Tuesday, May 19, 2009

100 Heads: Head #63

This is my mom. I sketched her on Saturday. She was uncomfortable and was shifting positions a lot, so the position of her head was shifting too. Nevertheless, the sketch resembles her. She says I make her look like she is frowning. I do not think she looks mad; I think she looks thoughtful.

Sunday, May 17, 2009

100 Heads: Head #62

This is my husband Bob. I drew him last night, while we were watching episodes from Heroes Season Two. (We are always a few years behind on TV series.)

Sunday, May 10, 2009

100 Heads: Head #61

This is my copy of a self-portrait by Kathe Kollwitz (1867-1945), a German artist who specialized in print making and whose work highlighted the plight of the poor and oppressed. I used medium vine charcoal to outline the face and then used compressed charcoal for tone, on Strathmore charcoal paper.

In my last post, I mentioned I copy master portraits in order to improve my observation skills. Here, I was also trying to expand my toolkit of techniques. This portrait is an example of modeled drawing. Darker tone is used to push the form away from the viewer, and lighter tone is used to bring the form towards the viewer. The range of values do not represent the range of lights and darks that result from a light source shining on the subject. I like the exaggerated angular features and the way the texture of the paper is incorporated into the portrait. The resulting portrait is very expressive.

I think Kollwitz outlined the face in charcoal and then used a piece of charcoal on its side to quickly model the head. This technique is quick to execute, but requires great skill to do well. It must take years of drawing practice to get to the point where the tones are laid down correctly on the first try. My copy is 9" x 12", which I found to be a little small. I think a larger size paper would make it easier to vary the pressure and resulting charcoal tone in one sweeping arm movement.

Here is a side-by-side comparison of my drawing and Kollwitz's.

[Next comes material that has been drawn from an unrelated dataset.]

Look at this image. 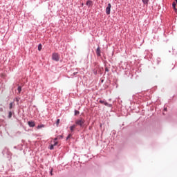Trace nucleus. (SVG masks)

I am going to try a self-portrait using this technique.

Saturday, May 9, 2009

100 Heads: Head #60

This is a copy of one of Rembrandt's self-portraits. The original is in oil; my copy is in charcoal and pastel. I used Winsor & Newton medium vine charcoal, Conte H, HB, B, and 2B charcoal pencils, and a Pitt white pastel pencil on Strathmore charcoal paper. Why copy a portrait? I am trying to improve my observation skills. If I copy portraits and consistently get a likeness, I know my observation skills are improving. I am also practicing my approach to portraits: Start with the general and work down to the specific.

I check my work by putting my drawing and the original side-by-side in Photoshop Elements. I learned how to do this here.

The likeness is not terrific. This portrait was not as easy as I thought it would be. First, older, flabby faces are tougher than young, lean faces. Muscles and bone structure help. Second, I discovered there are a large variation of values in the dark areas. At first, I tried to render the dark areas with a uniform value. It did not work. Third, the texture of the older face was a challenge. Rembrandt effectively used oil point to render the roughness of his skin.

I have a new appreciation for Rembrandt's work. His portrait is beautiful and so sensitively rendered. It is something to aspire to.

Saturday, May 2, 2009

100 Heads: Head #59

I did this portrait of my mom this afternoon. I spent 30 - 60 minutes on it. Mom was a good sport about sitting still and not moving too much. A perfect model. I still struggle with the back of the head. How big is it? What is its exact shape? I need to do more skull studies to internalize the shape of the head. In this pose, mom was leaning the back of her head against the back of the couch. Don't know why I didn't think to draw the couch.